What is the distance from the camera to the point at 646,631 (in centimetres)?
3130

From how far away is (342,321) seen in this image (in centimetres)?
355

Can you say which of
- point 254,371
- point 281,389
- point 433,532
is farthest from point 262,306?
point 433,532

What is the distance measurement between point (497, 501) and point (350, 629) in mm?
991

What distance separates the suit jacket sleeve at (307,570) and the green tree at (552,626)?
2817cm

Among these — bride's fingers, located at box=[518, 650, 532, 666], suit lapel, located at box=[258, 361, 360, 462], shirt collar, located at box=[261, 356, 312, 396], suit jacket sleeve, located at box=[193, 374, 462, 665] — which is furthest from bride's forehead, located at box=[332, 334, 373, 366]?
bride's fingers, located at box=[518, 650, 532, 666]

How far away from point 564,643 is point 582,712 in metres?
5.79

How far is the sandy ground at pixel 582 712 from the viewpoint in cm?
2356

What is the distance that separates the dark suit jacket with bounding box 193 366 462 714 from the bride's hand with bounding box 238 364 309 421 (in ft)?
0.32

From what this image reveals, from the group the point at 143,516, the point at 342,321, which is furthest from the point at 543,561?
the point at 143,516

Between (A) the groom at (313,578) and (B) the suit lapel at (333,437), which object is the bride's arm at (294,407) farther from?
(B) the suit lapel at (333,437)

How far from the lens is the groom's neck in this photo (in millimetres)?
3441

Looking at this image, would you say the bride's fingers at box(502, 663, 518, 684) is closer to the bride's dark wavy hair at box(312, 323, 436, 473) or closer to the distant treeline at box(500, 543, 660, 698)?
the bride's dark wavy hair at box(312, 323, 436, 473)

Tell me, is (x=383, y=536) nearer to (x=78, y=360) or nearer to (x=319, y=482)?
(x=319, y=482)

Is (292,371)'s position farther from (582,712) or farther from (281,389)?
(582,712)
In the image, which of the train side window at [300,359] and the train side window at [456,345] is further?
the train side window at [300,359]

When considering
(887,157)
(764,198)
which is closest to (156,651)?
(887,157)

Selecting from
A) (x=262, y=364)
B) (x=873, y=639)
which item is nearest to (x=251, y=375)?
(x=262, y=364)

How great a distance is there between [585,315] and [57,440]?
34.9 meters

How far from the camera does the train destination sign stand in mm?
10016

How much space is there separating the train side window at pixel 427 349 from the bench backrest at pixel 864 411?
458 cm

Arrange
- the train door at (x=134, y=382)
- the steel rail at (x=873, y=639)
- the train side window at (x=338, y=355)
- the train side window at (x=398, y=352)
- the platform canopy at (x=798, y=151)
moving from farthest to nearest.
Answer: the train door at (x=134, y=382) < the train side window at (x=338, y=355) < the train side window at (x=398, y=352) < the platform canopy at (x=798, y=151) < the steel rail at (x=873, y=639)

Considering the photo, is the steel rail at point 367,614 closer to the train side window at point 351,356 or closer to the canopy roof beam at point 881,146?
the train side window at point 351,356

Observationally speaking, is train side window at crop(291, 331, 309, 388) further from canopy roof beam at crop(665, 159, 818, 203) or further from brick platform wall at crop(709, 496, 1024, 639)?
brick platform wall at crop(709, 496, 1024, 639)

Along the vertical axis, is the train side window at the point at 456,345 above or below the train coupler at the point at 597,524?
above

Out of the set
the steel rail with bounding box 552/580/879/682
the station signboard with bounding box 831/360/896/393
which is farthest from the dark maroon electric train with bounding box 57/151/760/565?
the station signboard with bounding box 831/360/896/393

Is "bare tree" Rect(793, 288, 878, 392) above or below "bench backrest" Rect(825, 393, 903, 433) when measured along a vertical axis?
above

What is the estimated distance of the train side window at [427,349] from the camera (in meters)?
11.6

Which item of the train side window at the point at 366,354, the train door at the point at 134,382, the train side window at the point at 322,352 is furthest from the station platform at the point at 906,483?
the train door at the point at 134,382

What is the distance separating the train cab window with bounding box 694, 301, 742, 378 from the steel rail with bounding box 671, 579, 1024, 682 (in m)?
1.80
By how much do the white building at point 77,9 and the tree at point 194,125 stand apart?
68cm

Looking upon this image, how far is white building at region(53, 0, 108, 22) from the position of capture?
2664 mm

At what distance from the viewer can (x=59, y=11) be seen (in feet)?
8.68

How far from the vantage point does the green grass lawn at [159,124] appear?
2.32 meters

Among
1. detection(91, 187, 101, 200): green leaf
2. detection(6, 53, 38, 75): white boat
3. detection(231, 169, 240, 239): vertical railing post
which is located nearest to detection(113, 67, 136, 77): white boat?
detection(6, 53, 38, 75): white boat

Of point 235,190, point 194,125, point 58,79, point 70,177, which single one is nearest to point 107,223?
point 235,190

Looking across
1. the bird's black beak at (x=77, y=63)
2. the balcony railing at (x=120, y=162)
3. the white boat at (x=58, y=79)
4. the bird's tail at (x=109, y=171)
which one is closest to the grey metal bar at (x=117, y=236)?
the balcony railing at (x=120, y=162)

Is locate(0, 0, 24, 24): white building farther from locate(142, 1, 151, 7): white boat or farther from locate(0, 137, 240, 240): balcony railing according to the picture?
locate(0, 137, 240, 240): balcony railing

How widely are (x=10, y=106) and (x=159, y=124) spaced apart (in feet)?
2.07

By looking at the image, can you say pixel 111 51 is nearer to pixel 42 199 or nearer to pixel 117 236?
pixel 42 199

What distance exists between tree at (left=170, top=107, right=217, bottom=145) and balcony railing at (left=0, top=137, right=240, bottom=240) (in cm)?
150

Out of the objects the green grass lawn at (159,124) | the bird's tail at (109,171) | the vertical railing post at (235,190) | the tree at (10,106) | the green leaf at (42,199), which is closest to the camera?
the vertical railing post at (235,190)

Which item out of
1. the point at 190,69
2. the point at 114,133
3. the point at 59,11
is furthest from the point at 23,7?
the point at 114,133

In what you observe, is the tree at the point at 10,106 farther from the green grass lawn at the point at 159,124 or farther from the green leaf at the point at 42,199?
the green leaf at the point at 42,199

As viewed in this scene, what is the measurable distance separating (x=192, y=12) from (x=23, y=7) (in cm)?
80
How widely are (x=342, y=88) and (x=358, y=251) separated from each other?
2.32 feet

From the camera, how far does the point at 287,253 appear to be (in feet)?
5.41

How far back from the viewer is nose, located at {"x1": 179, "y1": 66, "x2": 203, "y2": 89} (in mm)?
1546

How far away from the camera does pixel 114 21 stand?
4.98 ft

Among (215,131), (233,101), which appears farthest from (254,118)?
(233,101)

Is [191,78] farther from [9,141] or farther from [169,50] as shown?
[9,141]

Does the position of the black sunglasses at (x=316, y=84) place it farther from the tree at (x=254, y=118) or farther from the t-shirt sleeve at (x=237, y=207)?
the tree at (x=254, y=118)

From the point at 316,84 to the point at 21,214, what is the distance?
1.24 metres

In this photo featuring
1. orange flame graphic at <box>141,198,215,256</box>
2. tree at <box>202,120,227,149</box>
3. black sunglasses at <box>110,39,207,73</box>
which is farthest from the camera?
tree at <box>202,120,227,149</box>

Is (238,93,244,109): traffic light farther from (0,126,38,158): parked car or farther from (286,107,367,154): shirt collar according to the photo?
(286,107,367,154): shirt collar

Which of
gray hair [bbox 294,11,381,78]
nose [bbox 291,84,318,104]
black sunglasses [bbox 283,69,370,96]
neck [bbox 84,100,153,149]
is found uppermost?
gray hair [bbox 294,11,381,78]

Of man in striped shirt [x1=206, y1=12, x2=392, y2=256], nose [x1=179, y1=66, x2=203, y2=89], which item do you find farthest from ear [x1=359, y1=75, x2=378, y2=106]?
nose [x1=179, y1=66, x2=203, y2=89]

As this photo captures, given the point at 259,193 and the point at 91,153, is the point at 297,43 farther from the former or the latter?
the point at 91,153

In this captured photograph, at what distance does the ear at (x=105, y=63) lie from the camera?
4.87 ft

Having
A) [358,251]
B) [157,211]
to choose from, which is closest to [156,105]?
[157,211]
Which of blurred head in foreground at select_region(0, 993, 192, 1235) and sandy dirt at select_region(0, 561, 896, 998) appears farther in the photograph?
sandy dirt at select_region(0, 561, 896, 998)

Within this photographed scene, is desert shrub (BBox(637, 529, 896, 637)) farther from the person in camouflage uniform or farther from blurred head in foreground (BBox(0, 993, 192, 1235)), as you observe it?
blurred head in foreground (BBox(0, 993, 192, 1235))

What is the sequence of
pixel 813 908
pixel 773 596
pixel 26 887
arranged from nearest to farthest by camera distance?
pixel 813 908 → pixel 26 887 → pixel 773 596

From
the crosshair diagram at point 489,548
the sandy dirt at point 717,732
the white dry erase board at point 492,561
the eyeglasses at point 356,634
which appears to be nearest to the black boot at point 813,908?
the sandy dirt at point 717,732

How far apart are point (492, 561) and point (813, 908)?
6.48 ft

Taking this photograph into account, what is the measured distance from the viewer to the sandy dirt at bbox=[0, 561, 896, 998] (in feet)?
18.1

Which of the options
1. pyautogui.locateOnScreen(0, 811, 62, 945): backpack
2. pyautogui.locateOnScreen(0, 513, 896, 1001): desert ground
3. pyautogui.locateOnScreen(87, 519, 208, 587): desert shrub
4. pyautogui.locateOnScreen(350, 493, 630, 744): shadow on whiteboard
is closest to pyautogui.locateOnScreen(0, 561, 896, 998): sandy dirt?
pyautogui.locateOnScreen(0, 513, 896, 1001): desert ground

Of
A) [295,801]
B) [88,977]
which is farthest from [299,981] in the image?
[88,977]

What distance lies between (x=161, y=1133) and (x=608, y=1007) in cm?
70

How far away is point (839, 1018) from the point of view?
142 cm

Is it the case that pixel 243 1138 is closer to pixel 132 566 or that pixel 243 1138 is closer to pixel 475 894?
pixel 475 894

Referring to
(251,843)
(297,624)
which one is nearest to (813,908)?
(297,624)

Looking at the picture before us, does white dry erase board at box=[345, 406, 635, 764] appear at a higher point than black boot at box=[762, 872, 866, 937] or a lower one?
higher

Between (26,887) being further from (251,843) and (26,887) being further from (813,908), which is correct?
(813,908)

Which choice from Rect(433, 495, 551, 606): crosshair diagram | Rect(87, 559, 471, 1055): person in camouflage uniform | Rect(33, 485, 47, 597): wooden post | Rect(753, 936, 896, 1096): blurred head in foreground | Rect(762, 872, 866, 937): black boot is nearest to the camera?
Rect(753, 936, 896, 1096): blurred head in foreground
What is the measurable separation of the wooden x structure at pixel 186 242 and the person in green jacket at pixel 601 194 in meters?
================================
Required task
Each line from the one containing "Taking this photograph" to the end of the listing above should be copied exactly, and nothing else.

Complete answer
Taking this photograph into account, what is the measured distance from the viewer to the sandy dirt at bbox=[0, 561, 896, 998] (in feet)?
18.1

Which of the options
1. pyautogui.locateOnScreen(0, 811, 62, 945): backpack
2. pyautogui.locateOnScreen(0, 513, 896, 1001): desert ground
3. pyautogui.locateOnScreen(87, 519, 208, 587): desert shrub
4. pyautogui.locateOnScreen(350, 493, 630, 744): shadow on whiteboard
is closest to pyautogui.locateOnScreen(0, 561, 896, 998): sandy dirt?
pyautogui.locateOnScreen(0, 513, 896, 1001): desert ground

Of
A) [295,801]
B) [88,977]
which is farthest from [299,981] in the image?
[88,977]

What distance lies between (x=161, y=1133) and (x=608, y=1007) in cm?
70

How far away is point (839, 1018) from the point of view?
142 cm

Is it the case that pixel 243 1138 is closer to pixel 132 566 or that pixel 243 1138 is closer to pixel 475 894?
pixel 475 894

Referring to
(251,843)
(297,624)
which one is nearest to (813,908)?
(297,624)

Looking at the picture before us, does white dry erase board at box=[345, 406, 635, 764] appear at a higher point than black boot at box=[762, 872, 866, 937] or a lower one?
higher

Between (26,887) being further from (251,843) and (26,887) being further from (813,908), which is correct?
(813,908)

Which choice from Rect(433, 495, 551, 606): crosshair diagram | Rect(87, 559, 471, 1055): person in camouflage uniform | Rect(33, 485, 47, 597): wooden post | Rect(753, 936, 896, 1096): blurred head in foreground | Rect(762, 872, 866, 937): black boot is nearest to the camera?
Rect(753, 936, 896, 1096): blurred head in foreground
What is the measurable separation of the wooden x structure at pixel 186 242 and the person in green jacket at pixel 601 194 in meters?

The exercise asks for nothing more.